Le cas de la 205 est singulier. Voilà une petite voiture qui était, tout comme sa contemporaine la Renault 5, par sa forme, sa consommation, son encombrement, l'épaisseur et le diamètre de ses pneus, la modestie même mais dont la classe traduisait exactement celle du pays qui l'avait produite. Quand on regarde une 205 on comprend que la France de l'époque sait exactement où elle va, qu'elle produit des objets originaux, sobres, efficaces dont le constructeur définit habilement le cahier des charges pour créer un marché. (Ce fut aussi le cas de la Renault Espace).

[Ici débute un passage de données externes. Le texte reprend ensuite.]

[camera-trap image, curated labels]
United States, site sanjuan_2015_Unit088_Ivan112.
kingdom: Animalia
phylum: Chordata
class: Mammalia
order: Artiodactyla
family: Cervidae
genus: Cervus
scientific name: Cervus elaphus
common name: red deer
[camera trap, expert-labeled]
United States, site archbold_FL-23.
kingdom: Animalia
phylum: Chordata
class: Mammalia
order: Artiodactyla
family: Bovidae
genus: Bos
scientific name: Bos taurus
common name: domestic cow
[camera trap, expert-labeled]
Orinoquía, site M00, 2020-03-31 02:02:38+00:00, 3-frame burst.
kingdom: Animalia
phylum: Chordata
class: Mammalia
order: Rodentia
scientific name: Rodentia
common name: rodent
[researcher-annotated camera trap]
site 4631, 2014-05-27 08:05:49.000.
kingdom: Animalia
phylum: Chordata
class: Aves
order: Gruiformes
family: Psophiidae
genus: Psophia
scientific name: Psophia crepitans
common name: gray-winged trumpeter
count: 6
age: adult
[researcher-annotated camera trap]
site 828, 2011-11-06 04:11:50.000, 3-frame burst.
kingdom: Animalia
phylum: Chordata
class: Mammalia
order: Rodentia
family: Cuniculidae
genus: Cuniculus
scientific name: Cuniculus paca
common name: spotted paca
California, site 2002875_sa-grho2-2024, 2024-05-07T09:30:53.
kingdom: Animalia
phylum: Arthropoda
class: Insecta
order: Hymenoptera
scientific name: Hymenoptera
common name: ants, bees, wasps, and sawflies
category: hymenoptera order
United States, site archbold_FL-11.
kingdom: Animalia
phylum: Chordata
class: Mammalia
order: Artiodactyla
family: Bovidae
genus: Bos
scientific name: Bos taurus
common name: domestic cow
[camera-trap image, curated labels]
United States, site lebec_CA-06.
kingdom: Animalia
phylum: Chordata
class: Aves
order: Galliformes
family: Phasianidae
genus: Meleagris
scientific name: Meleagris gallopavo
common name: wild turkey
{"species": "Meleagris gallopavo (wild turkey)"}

On pourrait en dire autant de la France entière et d'ailleurs pourquoi s'en priver ?

Il y a un grand paradoxe quand on compare cette époque et la nôtre. On peut le mesurer sur un parking quand par hasard on voit une 205 garée au milieu des voitures récentes : dans la France de la fin de l'époque Giscard, qui jouissait d'une position enviable, une position de soliste, au milieu du "concert des nations", les véhicules étaient à la fois modestes, puissants, efficaces et pour la plupart possédaient de la "classe" dans la modestie, tandis qu'aujourd'hui où notre pays est à tant d'égards relégué au rang de troisième violon, les véhicules qu'il produit rivalisent de lourdeur, de prétention, de complexité et semblent à l'affût du marché au lieu de le créer. Ce n'est plus la classe dans la modestie parce qu'on est une grande nation, mais la prétention dans la vulgarité parce qu'on a perdu dix places dans la hiérarchie. Les chromes, l'importance des logos désormais gros comme un ballon de foot, tout cela semble conçu pour les rues de Shanghai et les nations émergentes comme sur la peugeot 2008 et la gamme Picasso , tandis que la sobre originalité des gens sûrs d'eux, le défaut d'esbroufe malgré une mécanique redoutable se sont réfugiés chez les Allemands, qui curieusement ont aujourd'hui la position dominante en Europe et l'une des premières dans le monde. Le jour où la France recommencera à produire des merveilles comme la gamme Peugeot dessinée par Pininfarina (admirable 406), nous pourrons nous dire que nous sommes tirés d'affaire.